Swansea made it four Championship wins on the bounce as they held on for a nervy 2-1 win against Sunderland at the Swansea.com Stadium.
First-half goals from Ollie Cooper and Harry Darling were enough for Russell Martin’s men who cemented their sixth place in the table, despite a 51st-minute strike by Black Cats winger Jack Clarke.
Swansea were ultimately made to work hard for the three points by a Sunderland side who were as menacing in the second half as they were passive in the first.
The Swans looked set for a stroll when they led 2-0 at half-time but whatever Sunderland boss Tony Mowbray said to his charges during the interval had the desired effect.
Their revival during the opening 25 minutes of the second half should have yielded more than just Clarke’s goal.
Yet there was no sign of such urgency in the opening 45 minutes which the Swans totally dominated.
When the breakthrough came it was no surprise. Ryan Manning’s floated pass down the left flank in the 13th minute found captain Matt Grimes, whose slide-rule cross was smashed home via a deflection by Cooper.
Sunderland failed to heed earlier warnings, with centre-half Ben Cabango and Luke Cundle both failing to convert good chances.
For the 2,000 Sunderland fans who made the 700-mile round trip, much of the remainder of the first half was painfully one-sided.
Patrick Roberts threatened sporadically down the right wing but any Blacks Cats possession was contained in benign areas, with Swans goalkeeper Steve Benda untroubled.
It got worse for the visitors on the stroke of half-time. A Manning cross was not dealt with by the Sunderland defence and midfielder Darling scrambled home Swansea’s second with a scruffy effort that squirmed under the body of goalkeeper Anthony Patterson.
The home side looked set to cruise to victory as the second half began, but the pendulum swung dramatically in the direction of their opponents.
Sunderland were almost inexplicably transformed after the break, passing with purpose and competing fiercely for every ball.
They were soon back in it when Clarke rifled home a low left-footed strike under the noses of an increasingly excited travelling support.

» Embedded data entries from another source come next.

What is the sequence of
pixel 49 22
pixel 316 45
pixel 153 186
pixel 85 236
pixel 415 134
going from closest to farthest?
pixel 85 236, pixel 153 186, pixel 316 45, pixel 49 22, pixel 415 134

Swansea chased shadows for the next 10 minutes as Mowbray’s men monopolised possession and bristled with attacking intent. But the equaliser just would not come.
Swansea gradually found a way back, though it was the 72nd minute before they launched a meaningful second-half assault on goal.
Jay Fulton’s shot from the edge of the area was tipped over by Patterson and from the corner a header from Dutch striker Joel Piroe was palmed away at point-blank range.
The Swans managed to disrupt the Sunderland momentum as the clock ticked down, but the away side remained a threat on the break.
Even Patterson came up for a Sunderland corner in the dying moments of injury time, but Swansea held out.